───── Record excerpts ─────
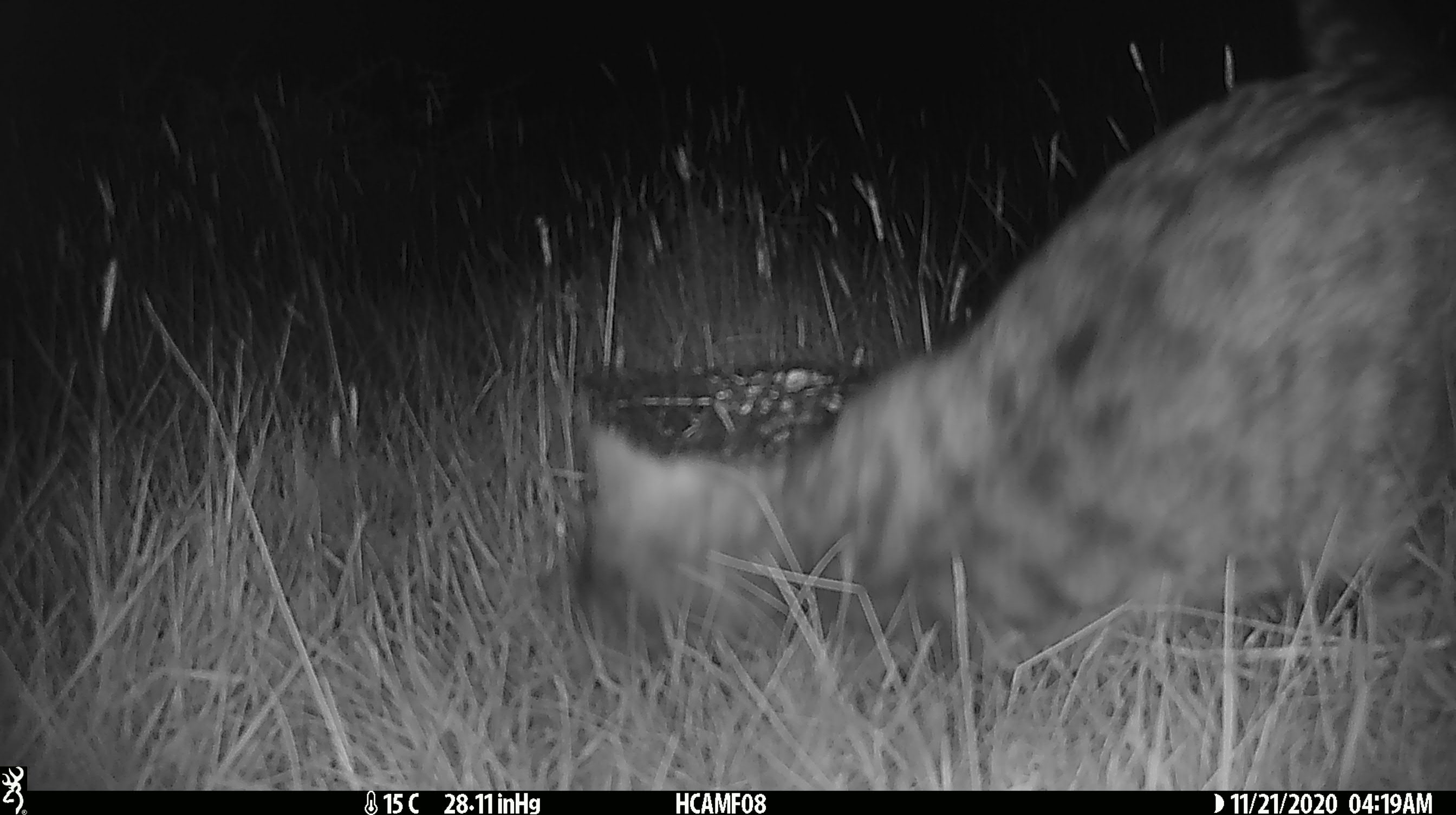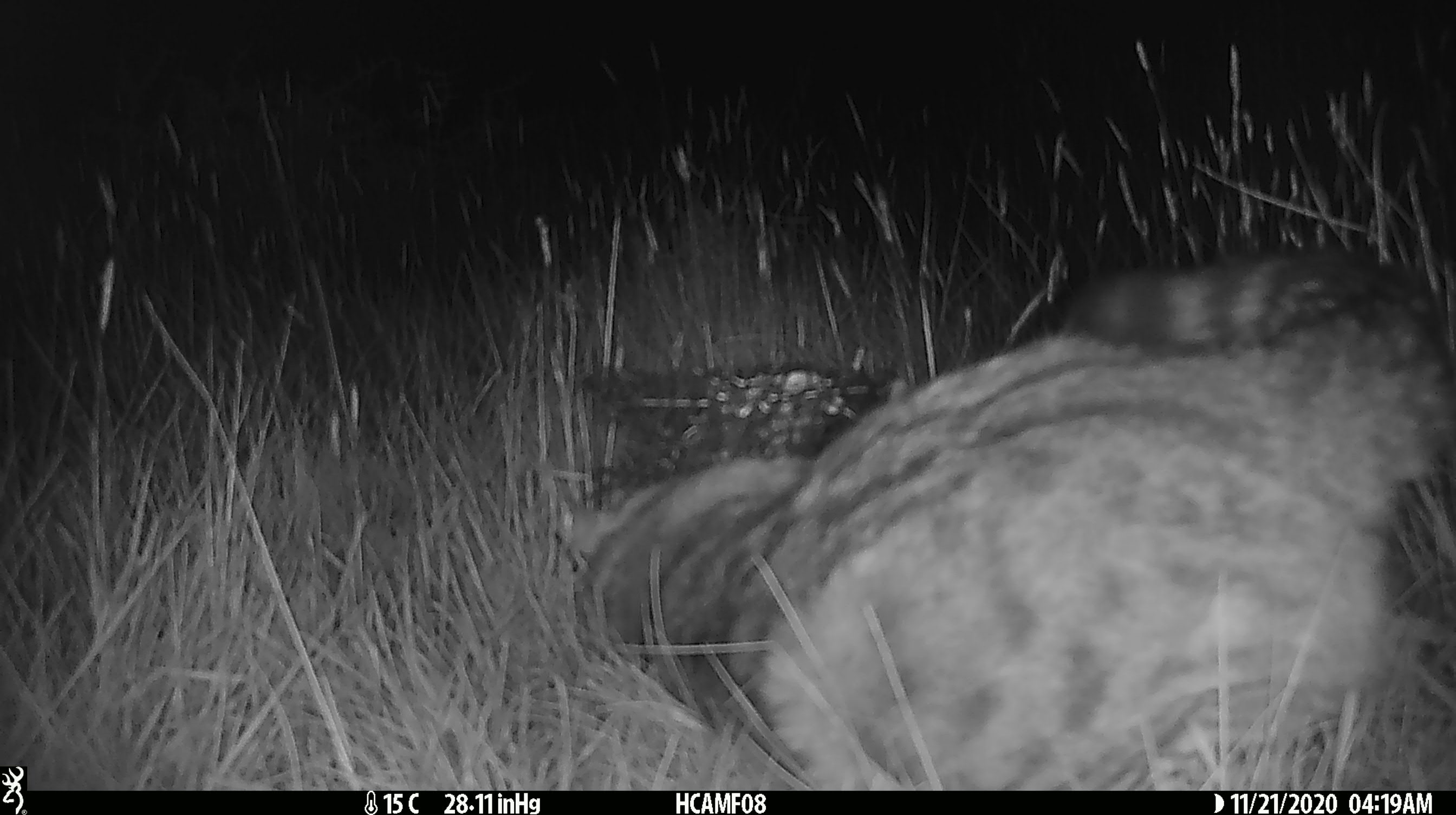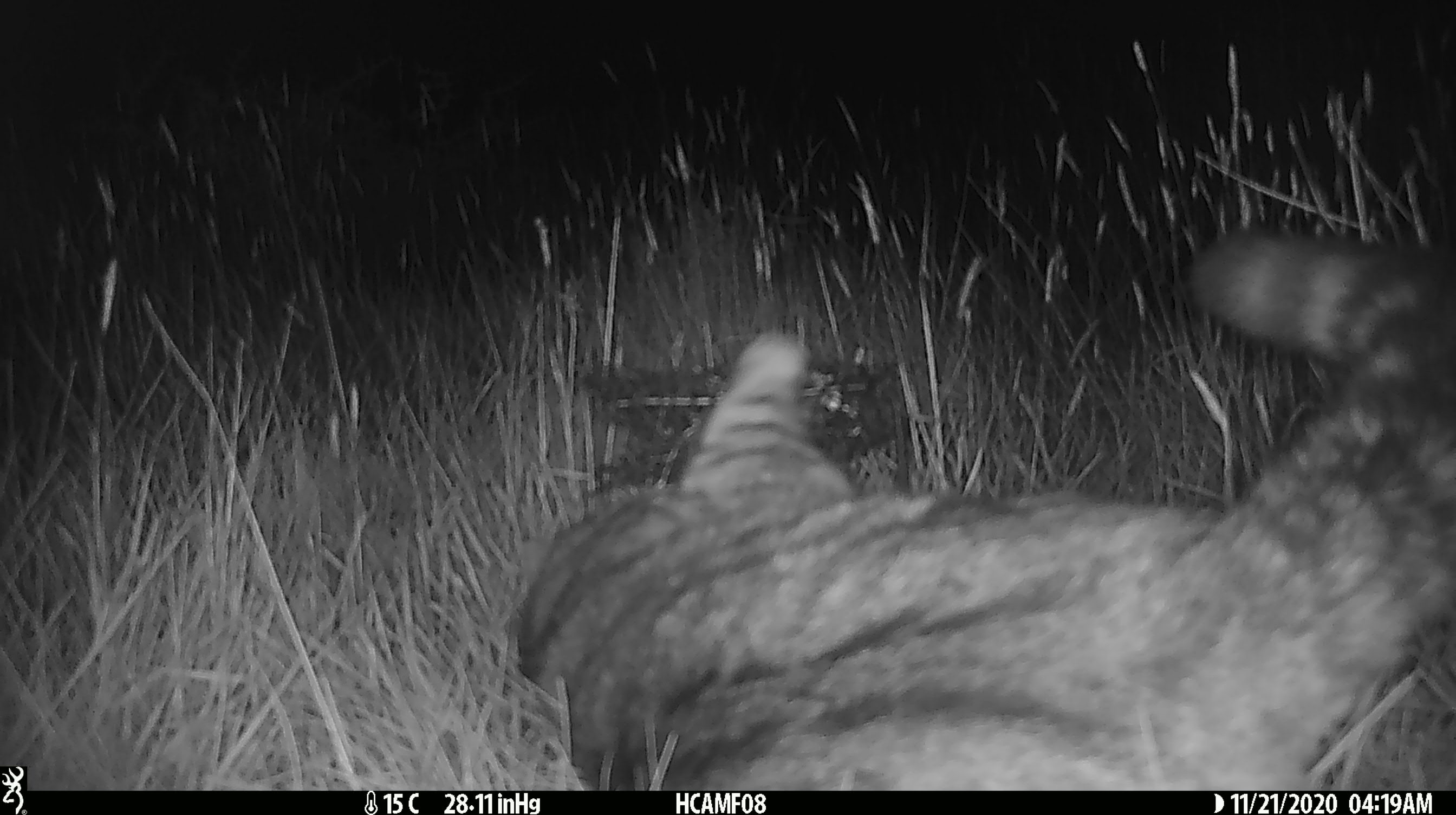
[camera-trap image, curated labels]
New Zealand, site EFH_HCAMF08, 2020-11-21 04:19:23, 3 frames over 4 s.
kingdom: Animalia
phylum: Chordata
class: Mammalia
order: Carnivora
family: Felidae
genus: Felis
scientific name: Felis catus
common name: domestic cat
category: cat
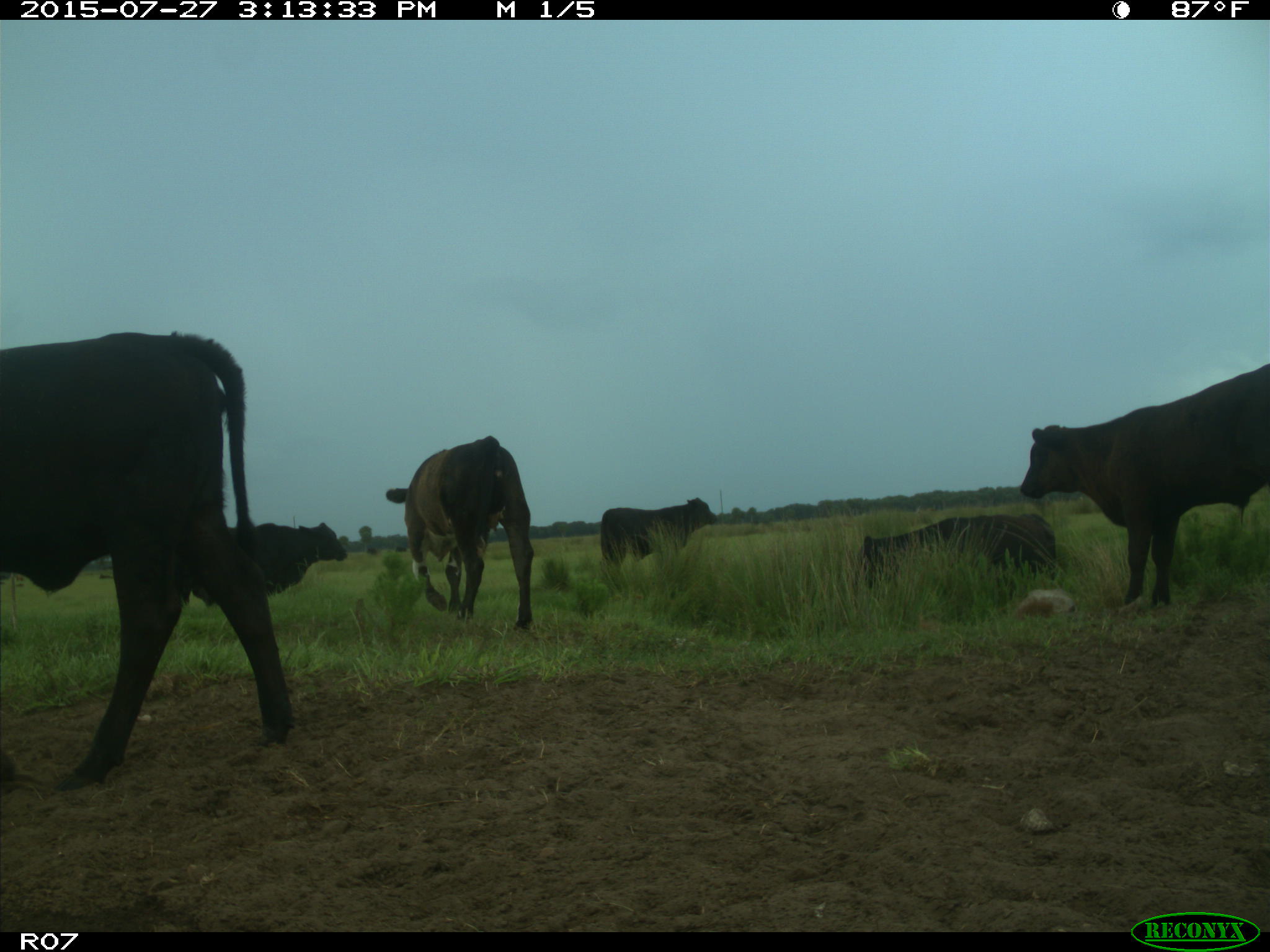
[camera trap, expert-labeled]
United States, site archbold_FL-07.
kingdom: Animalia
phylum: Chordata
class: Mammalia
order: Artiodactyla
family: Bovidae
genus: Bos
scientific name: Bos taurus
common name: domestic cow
─────
**Problem details**
An exact copy of every record above is needed, with all pictures left out.

**Task result**
[camera-trap image, curated labels]
New Zealand, site EFH_HCAMF08, 2020-11-21 04:19:23, 3 frames over 4 s.
kingdom: Animalia
phylum: Chordata
class: Mammalia
order: Carnivora
family: Felidae
genus: Felis
scientific name: Felis catus
common name: domestic cat
category: cat
[camera trap, expert-labeled]
United States, site archbold_FL-07.
kingdom: Animalia
phylum: Chordata
class: Mammalia
order: Artiodactyla
family: Bovidae
genus: Bos
scientific name: Bos taurus
common name: domestic cow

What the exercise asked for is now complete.